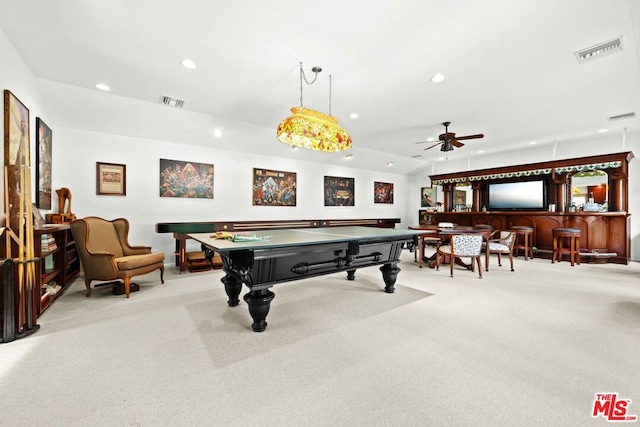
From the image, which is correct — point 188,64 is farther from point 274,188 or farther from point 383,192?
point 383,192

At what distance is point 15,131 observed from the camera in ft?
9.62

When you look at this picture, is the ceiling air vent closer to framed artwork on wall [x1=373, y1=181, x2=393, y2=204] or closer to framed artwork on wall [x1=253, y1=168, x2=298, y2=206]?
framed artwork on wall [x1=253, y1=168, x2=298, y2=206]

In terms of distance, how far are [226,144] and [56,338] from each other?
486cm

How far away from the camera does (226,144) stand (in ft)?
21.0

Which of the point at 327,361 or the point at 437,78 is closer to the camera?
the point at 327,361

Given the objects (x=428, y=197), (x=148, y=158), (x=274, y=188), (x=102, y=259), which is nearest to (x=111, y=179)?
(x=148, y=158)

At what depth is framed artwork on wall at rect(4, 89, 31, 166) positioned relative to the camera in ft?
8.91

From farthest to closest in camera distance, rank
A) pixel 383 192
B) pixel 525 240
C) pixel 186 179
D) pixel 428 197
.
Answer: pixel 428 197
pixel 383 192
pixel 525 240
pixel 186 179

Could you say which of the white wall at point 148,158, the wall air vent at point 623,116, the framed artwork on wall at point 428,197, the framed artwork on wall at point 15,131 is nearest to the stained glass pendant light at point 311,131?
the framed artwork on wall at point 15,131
======
◆ AIM OF THE EXERCISE
Reproduce every record above verbatim, leaving out the pictures.

◆ ANSWER BELOW
From the image, which is correct — point 188,64 is farther from point 274,188 or farther from point 383,192?
point 383,192

At what distance is point 15,131 observed from the camera in ft?
9.62

When you look at this picture, is the ceiling air vent closer to framed artwork on wall [x1=373, y1=181, x2=393, y2=204] or closer to framed artwork on wall [x1=253, y1=168, x2=298, y2=206]?
framed artwork on wall [x1=253, y1=168, x2=298, y2=206]

In terms of distance, how far are [226,144] and [56,338] from each other?
486cm

How far away from the camera does (226,144) stand (in ft)?
21.0

Which of the point at 327,361 or the point at 437,78 is closer to the camera?
the point at 327,361

Given the objects (x=428, y=197), (x=148, y=158), (x=274, y=188), (x=102, y=259), which is nearest to (x=111, y=179)?
(x=148, y=158)

At what depth is framed artwork on wall at rect(4, 89, 31, 166) positioned relative to the camera in ft?
8.91

From farthest to closest in camera distance, rank
A) pixel 383 192
B) pixel 525 240
C) pixel 186 179
D) pixel 428 197
.
Answer: pixel 428 197
pixel 383 192
pixel 525 240
pixel 186 179

Could you say which of the white wall at point 148,158, the wall air vent at point 623,116, the framed artwork on wall at point 428,197, the framed artwork on wall at point 15,131 is nearest to the stained glass pendant light at point 311,131?
the framed artwork on wall at point 15,131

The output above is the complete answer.